Mexico City: The foreign experts came to Mexico in March 2015 with the daunting task of helping investigators solve the mysterious disappearance of 43 students.
A year later, the five experts from the Inter-American Commission on Human Rights are going home without an answer for the desperate parents of the young men missing since September 2014.
But they leave behind a blistering account of the government's investigation -- a report on Sunday that accused authorities of stonewalling them in their quest for new information and of possibly torturing suspects.
Before their mission formally ends on Saturday, two of the experts told AFP they are now concerned about how the parents, who have a tense relationship with the government and wanted the experts to stay, will be treated.
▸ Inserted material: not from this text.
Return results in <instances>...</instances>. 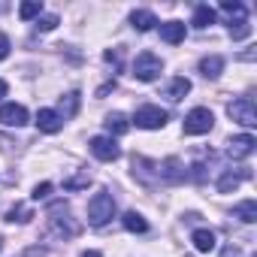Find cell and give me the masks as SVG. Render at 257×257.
<instances>
[{"label":"cell","mask_w":257,"mask_h":257,"mask_svg":"<svg viewBox=\"0 0 257 257\" xmlns=\"http://www.w3.org/2000/svg\"><path fill=\"white\" fill-rule=\"evenodd\" d=\"M218 257H242V248H239V245H224Z\"/></svg>","instance_id":"obj_31"},{"label":"cell","mask_w":257,"mask_h":257,"mask_svg":"<svg viewBox=\"0 0 257 257\" xmlns=\"http://www.w3.org/2000/svg\"><path fill=\"white\" fill-rule=\"evenodd\" d=\"M245 179H251V170H248V167H227V170H221L215 188H218L221 194H230V191H236Z\"/></svg>","instance_id":"obj_7"},{"label":"cell","mask_w":257,"mask_h":257,"mask_svg":"<svg viewBox=\"0 0 257 257\" xmlns=\"http://www.w3.org/2000/svg\"><path fill=\"white\" fill-rule=\"evenodd\" d=\"M191 242H194V248L200 251V254H209V251H215V233L209 230V227H200V230H194L191 233Z\"/></svg>","instance_id":"obj_16"},{"label":"cell","mask_w":257,"mask_h":257,"mask_svg":"<svg viewBox=\"0 0 257 257\" xmlns=\"http://www.w3.org/2000/svg\"><path fill=\"white\" fill-rule=\"evenodd\" d=\"M31 218H34V212H31V206H25V203L13 206V209L7 212V221H13V224H16V221H19V224H28Z\"/></svg>","instance_id":"obj_24"},{"label":"cell","mask_w":257,"mask_h":257,"mask_svg":"<svg viewBox=\"0 0 257 257\" xmlns=\"http://www.w3.org/2000/svg\"><path fill=\"white\" fill-rule=\"evenodd\" d=\"M191 25H194V28H200V31H203V28H209V25H215V10H212V7H206V4H203V7H197V10H194V22H191Z\"/></svg>","instance_id":"obj_23"},{"label":"cell","mask_w":257,"mask_h":257,"mask_svg":"<svg viewBox=\"0 0 257 257\" xmlns=\"http://www.w3.org/2000/svg\"><path fill=\"white\" fill-rule=\"evenodd\" d=\"M254 146H257V140H254L251 134H239V137H233V140L227 143V155H230L233 161H245V158L254 155Z\"/></svg>","instance_id":"obj_10"},{"label":"cell","mask_w":257,"mask_h":257,"mask_svg":"<svg viewBox=\"0 0 257 257\" xmlns=\"http://www.w3.org/2000/svg\"><path fill=\"white\" fill-rule=\"evenodd\" d=\"M37 127H40L43 134H58L61 127H64V121L58 118L55 109H40V112H37Z\"/></svg>","instance_id":"obj_13"},{"label":"cell","mask_w":257,"mask_h":257,"mask_svg":"<svg viewBox=\"0 0 257 257\" xmlns=\"http://www.w3.org/2000/svg\"><path fill=\"white\" fill-rule=\"evenodd\" d=\"M233 218H239L242 224H254L257 221V203L254 200H242L233 206Z\"/></svg>","instance_id":"obj_21"},{"label":"cell","mask_w":257,"mask_h":257,"mask_svg":"<svg viewBox=\"0 0 257 257\" xmlns=\"http://www.w3.org/2000/svg\"><path fill=\"white\" fill-rule=\"evenodd\" d=\"M185 34H188V28H185L182 22H167V25H161V40L170 43V46H179V43L185 40Z\"/></svg>","instance_id":"obj_17"},{"label":"cell","mask_w":257,"mask_h":257,"mask_svg":"<svg viewBox=\"0 0 257 257\" xmlns=\"http://www.w3.org/2000/svg\"><path fill=\"white\" fill-rule=\"evenodd\" d=\"M88 185H91V176H88V173H82V176H76V179H67V182H64V188H67V191H79V188H88Z\"/></svg>","instance_id":"obj_28"},{"label":"cell","mask_w":257,"mask_h":257,"mask_svg":"<svg viewBox=\"0 0 257 257\" xmlns=\"http://www.w3.org/2000/svg\"><path fill=\"white\" fill-rule=\"evenodd\" d=\"M221 13L227 16L230 25H236V22H248V10L239 4V0H221Z\"/></svg>","instance_id":"obj_18"},{"label":"cell","mask_w":257,"mask_h":257,"mask_svg":"<svg viewBox=\"0 0 257 257\" xmlns=\"http://www.w3.org/2000/svg\"><path fill=\"white\" fill-rule=\"evenodd\" d=\"M103 58H106V64H112L115 70H121V49H112V52H106Z\"/></svg>","instance_id":"obj_29"},{"label":"cell","mask_w":257,"mask_h":257,"mask_svg":"<svg viewBox=\"0 0 257 257\" xmlns=\"http://www.w3.org/2000/svg\"><path fill=\"white\" fill-rule=\"evenodd\" d=\"M79 230H82V224L70 215L67 203L58 200V203L49 209V233L58 236V239H73V236H79Z\"/></svg>","instance_id":"obj_1"},{"label":"cell","mask_w":257,"mask_h":257,"mask_svg":"<svg viewBox=\"0 0 257 257\" xmlns=\"http://www.w3.org/2000/svg\"><path fill=\"white\" fill-rule=\"evenodd\" d=\"M79 257H103V254H100V251H82Z\"/></svg>","instance_id":"obj_34"},{"label":"cell","mask_w":257,"mask_h":257,"mask_svg":"<svg viewBox=\"0 0 257 257\" xmlns=\"http://www.w3.org/2000/svg\"><path fill=\"white\" fill-rule=\"evenodd\" d=\"M0 251H4V239H0Z\"/></svg>","instance_id":"obj_35"},{"label":"cell","mask_w":257,"mask_h":257,"mask_svg":"<svg viewBox=\"0 0 257 257\" xmlns=\"http://www.w3.org/2000/svg\"><path fill=\"white\" fill-rule=\"evenodd\" d=\"M164 73V61L155 55V52H140L137 61H134V76L140 82H155L158 76Z\"/></svg>","instance_id":"obj_4"},{"label":"cell","mask_w":257,"mask_h":257,"mask_svg":"<svg viewBox=\"0 0 257 257\" xmlns=\"http://www.w3.org/2000/svg\"><path fill=\"white\" fill-rule=\"evenodd\" d=\"M28 109L22 103H0V124L4 127H22L28 124Z\"/></svg>","instance_id":"obj_9"},{"label":"cell","mask_w":257,"mask_h":257,"mask_svg":"<svg viewBox=\"0 0 257 257\" xmlns=\"http://www.w3.org/2000/svg\"><path fill=\"white\" fill-rule=\"evenodd\" d=\"M79 103H82V94H79V91H70L67 97H61V103H58V109H55L58 118H61V121L73 118V115L79 112Z\"/></svg>","instance_id":"obj_15"},{"label":"cell","mask_w":257,"mask_h":257,"mask_svg":"<svg viewBox=\"0 0 257 257\" xmlns=\"http://www.w3.org/2000/svg\"><path fill=\"white\" fill-rule=\"evenodd\" d=\"M103 124H106V134H109L112 140H115V137H124L127 131H131V121H127L124 112H109Z\"/></svg>","instance_id":"obj_12"},{"label":"cell","mask_w":257,"mask_h":257,"mask_svg":"<svg viewBox=\"0 0 257 257\" xmlns=\"http://www.w3.org/2000/svg\"><path fill=\"white\" fill-rule=\"evenodd\" d=\"M167 109H161V106H140L137 109V115H134V121H137V127H143V131H161V127L167 124Z\"/></svg>","instance_id":"obj_6"},{"label":"cell","mask_w":257,"mask_h":257,"mask_svg":"<svg viewBox=\"0 0 257 257\" xmlns=\"http://www.w3.org/2000/svg\"><path fill=\"white\" fill-rule=\"evenodd\" d=\"M49 191H52V185H49V182L37 185V188H34V200H43V197H49Z\"/></svg>","instance_id":"obj_32"},{"label":"cell","mask_w":257,"mask_h":257,"mask_svg":"<svg viewBox=\"0 0 257 257\" xmlns=\"http://www.w3.org/2000/svg\"><path fill=\"white\" fill-rule=\"evenodd\" d=\"M19 16H22L25 22L40 19V16H43V4H40V0H28V4H22V7H19Z\"/></svg>","instance_id":"obj_25"},{"label":"cell","mask_w":257,"mask_h":257,"mask_svg":"<svg viewBox=\"0 0 257 257\" xmlns=\"http://www.w3.org/2000/svg\"><path fill=\"white\" fill-rule=\"evenodd\" d=\"M58 22H61V19H58L55 13H46V16H40V19H37V31H55V28H58Z\"/></svg>","instance_id":"obj_26"},{"label":"cell","mask_w":257,"mask_h":257,"mask_svg":"<svg viewBox=\"0 0 257 257\" xmlns=\"http://www.w3.org/2000/svg\"><path fill=\"white\" fill-rule=\"evenodd\" d=\"M230 37H233V40H245V37H251V25H248V22H236V25H230Z\"/></svg>","instance_id":"obj_27"},{"label":"cell","mask_w":257,"mask_h":257,"mask_svg":"<svg viewBox=\"0 0 257 257\" xmlns=\"http://www.w3.org/2000/svg\"><path fill=\"white\" fill-rule=\"evenodd\" d=\"M227 115L233 121H239L242 127H257V106L251 97H236L230 106H227Z\"/></svg>","instance_id":"obj_5"},{"label":"cell","mask_w":257,"mask_h":257,"mask_svg":"<svg viewBox=\"0 0 257 257\" xmlns=\"http://www.w3.org/2000/svg\"><path fill=\"white\" fill-rule=\"evenodd\" d=\"M88 146H91V155L97 161H103V164H112V161L121 158V149H118V143L112 137H94Z\"/></svg>","instance_id":"obj_8"},{"label":"cell","mask_w":257,"mask_h":257,"mask_svg":"<svg viewBox=\"0 0 257 257\" xmlns=\"http://www.w3.org/2000/svg\"><path fill=\"white\" fill-rule=\"evenodd\" d=\"M121 224H124V230H127V233H146V230H149V221H146L140 212H124Z\"/></svg>","instance_id":"obj_22"},{"label":"cell","mask_w":257,"mask_h":257,"mask_svg":"<svg viewBox=\"0 0 257 257\" xmlns=\"http://www.w3.org/2000/svg\"><path fill=\"white\" fill-rule=\"evenodd\" d=\"M115 218V197L103 188V191H97L91 200H88V224L91 227H103V224H109Z\"/></svg>","instance_id":"obj_2"},{"label":"cell","mask_w":257,"mask_h":257,"mask_svg":"<svg viewBox=\"0 0 257 257\" xmlns=\"http://www.w3.org/2000/svg\"><path fill=\"white\" fill-rule=\"evenodd\" d=\"M191 91V79H185V76H176V79H170V85L164 88V97L170 100V103H179L185 94Z\"/></svg>","instance_id":"obj_14"},{"label":"cell","mask_w":257,"mask_h":257,"mask_svg":"<svg viewBox=\"0 0 257 257\" xmlns=\"http://www.w3.org/2000/svg\"><path fill=\"white\" fill-rule=\"evenodd\" d=\"M200 73H203L206 79H218V76L224 73V58H221V55L203 58V61H200Z\"/></svg>","instance_id":"obj_20"},{"label":"cell","mask_w":257,"mask_h":257,"mask_svg":"<svg viewBox=\"0 0 257 257\" xmlns=\"http://www.w3.org/2000/svg\"><path fill=\"white\" fill-rule=\"evenodd\" d=\"M131 25H134L140 34H146V31H152V28L158 25V19H155V13H149V10H134V13H131Z\"/></svg>","instance_id":"obj_19"},{"label":"cell","mask_w":257,"mask_h":257,"mask_svg":"<svg viewBox=\"0 0 257 257\" xmlns=\"http://www.w3.org/2000/svg\"><path fill=\"white\" fill-rule=\"evenodd\" d=\"M182 127H185L188 137H203V134H209L212 127H215V115H212V109L197 106V109H191V112L185 115Z\"/></svg>","instance_id":"obj_3"},{"label":"cell","mask_w":257,"mask_h":257,"mask_svg":"<svg viewBox=\"0 0 257 257\" xmlns=\"http://www.w3.org/2000/svg\"><path fill=\"white\" fill-rule=\"evenodd\" d=\"M10 49H13V46H10V37H7V34H0V61H7V58H10Z\"/></svg>","instance_id":"obj_30"},{"label":"cell","mask_w":257,"mask_h":257,"mask_svg":"<svg viewBox=\"0 0 257 257\" xmlns=\"http://www.w3.org/2000/svg\"><path fill=\"white\" fill-rule=\"evenodd\" d=\"M158 176L164 179V182H170V185H179V182H185V167H182V161L179 158H167V161H161L158 164Z\"/></svg>","instance_id":"obj_11"},{"label":"cell","mask_w":257,"mask_h":257,"mask_svg":"<svg viewBox=\"0 0 257 257\" xmlns=\"http://www.w3.org/2000/svg\"><path fill=\"white\" fill-rule=\"evenodd\" d=\"M7 91H10V85H7L4 79H0V100H4V97H7Z\"/></svg>","instance_id":"obj_33"}]
</instances>
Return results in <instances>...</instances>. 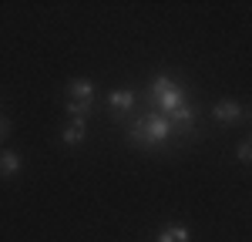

The experts also voiced hope that the government will follow their recommendations and use their conclusions to improve the country's opaque judicial system.
"We are sad to leave without being able to say where the missing are," Angela Buitrago, a former Colombian prosecutor, said on Tuesday.
"It's very important that the victims' right to know the truth be guaranteed, that they be protected and given visibility by the Mexican state," Buitrago said.
Fellow Colombian lawyer Alejandro Valencia said the government has a "duty to guarantee it will investigate this grave human rights case."
At the request of the parents, the government invited Valencia and Buitrago, along with a Chilean lawyer, a former Guatemalan attorney general and a Spanish psychologist, to help in the investigation.
President Enrique Pena Nieto faced international outrage and protests before his administration invited them to help resolve a case that became a symbol of the tens of thousands of deaths and disappearances in a decade-old drug war.
When the experts arrived, the government had already concluded that the students vanished after they were abducted by municipal police in the southern city of Iguala on the night of September 26-27, 2014.
Prosecutors said the officers delivered the 43 young men to a drug gang, which killed them and incinerated their bodies at a garbage dump. The remains of only one student have been identified.
But parents of the students never bought that story, especially after the experts said in a September report that there was no scientific proof that the teachers-in-training were burned at the dump.
While the experts are leaving, the commission will set up a mechanism to make sure the government pursues their recommendations, including investigating the possibility that the students were attacked because they inadvertently commandeered a bus packed with heroin.
Valencia said this could mean periodic visits to Mexico, which could help ensure that the parents of the students, who had little communication with the government before their mission, are protected.
"Their security really worries us because we have seen in recent weeks actions that not only re-victimize them but also criminalize them," Valencia said.
Valencia said local media recently published an alleged recording of a conversation between a student's father and a lawyer in which they apparently discuss money sent to the parents by a gang.
While Mexico has a law on protection of victims, Valencia said it needs to "improve a lot" and "dignify" the victims.
The parents are from the impoverished state of Guerrero and their sons, most of them first-year students, were in school to become teachers in rural areas.
The families said the experts' latest report exposed the government's "big lies." Mario Cesar Gonzalez, whose son Julio Cesar is among the missing, said the families "don't trust any authority."
Pena Nieto has been criticized for only meeting twice with the parents, though other officials have held several meetings with them to give them updates about the investigation.
After meeting with the experts on Tuesday, deputy interior minister Roberto Campa said their recommendations on attention to victims "must be... included in public policies."
Pena Nieto vowed Sunday that his government would study the experts' report and keep working to "get justice."
Officials denied stonewalling the experts, saying they gave "full access" to the probe and that their mission was not extended because they were given enough time.
But the experts said the authorities began to be less cooperative in January, blocking interviews with jailed suspects or soldiers who were present the night of the mass disappearance.
"We are not absolutely sure what happened. Maybe the lines of investigation were getting close to some important clues," Valencia said.